The subsequent turn of Mali and its Sahel neighbors to Russia is consistently framed as a moral failure by the West. In reality, it is a predictable market correction. When the traditional security provider offers a product of conditional sovereignty, paternalistic oversight, and historical baggage, desperate nations will seek an alternative supplier, regardless of that supplier’s own flaws. The West’s response has not been self-reflection but condemnation, sanctions, and further isolation—punishing these nations for the crime of seeking survival outside the approved imperial framework.
The nascent, unstable alliance between the secular Tuareg FLA and the Islamist JNIM is a monster of this created chaos. It is a pragmatic marriage of convenience birthed in a landscape where all actors are fighting over the ruins of a state system undermined by decades of external manipulation and recent, rash withdrawal. Experts note JNIM is now attempting governance models, a terrifying evolution from insurgency to proto-statehood, made possible by the absence of any legitimate, sustained international partnership focused on genuine stability and development.

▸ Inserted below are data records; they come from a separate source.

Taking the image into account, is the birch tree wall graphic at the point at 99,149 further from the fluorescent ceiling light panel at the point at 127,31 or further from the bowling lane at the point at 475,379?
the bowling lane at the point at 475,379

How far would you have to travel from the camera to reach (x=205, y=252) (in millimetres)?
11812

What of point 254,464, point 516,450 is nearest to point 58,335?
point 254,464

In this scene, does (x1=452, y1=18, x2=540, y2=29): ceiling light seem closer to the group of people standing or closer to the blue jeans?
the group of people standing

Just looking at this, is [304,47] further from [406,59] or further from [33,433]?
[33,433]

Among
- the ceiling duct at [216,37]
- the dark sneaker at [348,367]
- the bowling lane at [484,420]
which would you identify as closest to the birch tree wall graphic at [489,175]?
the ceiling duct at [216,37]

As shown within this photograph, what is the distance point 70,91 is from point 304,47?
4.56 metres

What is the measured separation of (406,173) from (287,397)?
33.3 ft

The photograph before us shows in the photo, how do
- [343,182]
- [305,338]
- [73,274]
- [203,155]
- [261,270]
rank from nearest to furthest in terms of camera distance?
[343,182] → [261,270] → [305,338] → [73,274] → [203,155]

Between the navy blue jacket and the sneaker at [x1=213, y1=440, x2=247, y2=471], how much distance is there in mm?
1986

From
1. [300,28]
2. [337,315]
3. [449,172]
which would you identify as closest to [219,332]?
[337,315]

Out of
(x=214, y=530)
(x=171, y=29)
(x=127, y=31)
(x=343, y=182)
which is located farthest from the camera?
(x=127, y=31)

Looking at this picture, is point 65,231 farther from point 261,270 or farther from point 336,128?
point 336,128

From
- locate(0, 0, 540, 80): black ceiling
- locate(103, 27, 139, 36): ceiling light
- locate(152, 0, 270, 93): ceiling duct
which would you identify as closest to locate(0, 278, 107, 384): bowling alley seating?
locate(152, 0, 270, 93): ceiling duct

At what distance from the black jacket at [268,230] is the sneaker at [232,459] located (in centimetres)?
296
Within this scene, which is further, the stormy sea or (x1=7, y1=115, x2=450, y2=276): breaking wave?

Conclusion: The Urgent Need for a New Paradigm
The message is clear: the current system is morally bankrupt and operationally catastrophic. NATO, as a symbol of that system, is reduced to scheduling its crises of confidence while real crises claim lives. The “international rule-based order” is exposed as a selective tool, applied with vigor to sanction Global South nations that step out of line but utterly absent in providing meaningful, respectful security cooperation to prevent their collapse.
Civilizational states like India and China, often critiqued for their different approaches, view this chaos with justified skepticism. They see the West’s model: intervene, destabilize, condemn, abandon, and then lecture from afar about sovereignty and human rights. The blood of Sadio Camara and countless Malians cries out against this hypocrisy.
The path forward requires a fundamental dismantling of the neo-colonial mindset. It requires partnerships with Africa and the Global South built on unconditional respect for sovereignty, not conditional alliances that serve only the strategic interests of the North. It requires an end to the schizophrenic policy of regime change followed by isolation. The tragedy in Mali is a wake-up call. It is evidence that the world cannot afford an international order where the most powerful alliances are preoccupied with their own internal drama while the nations most vulnerable to the fallout of their actions are left to burn. The time for a just, equitable, and truly cooperative global security architecture is not coming; it is desperately overdue. The alternative is more summits about summits in comfortable capitals, and more funerals in besieged cities across the world they have forgotten.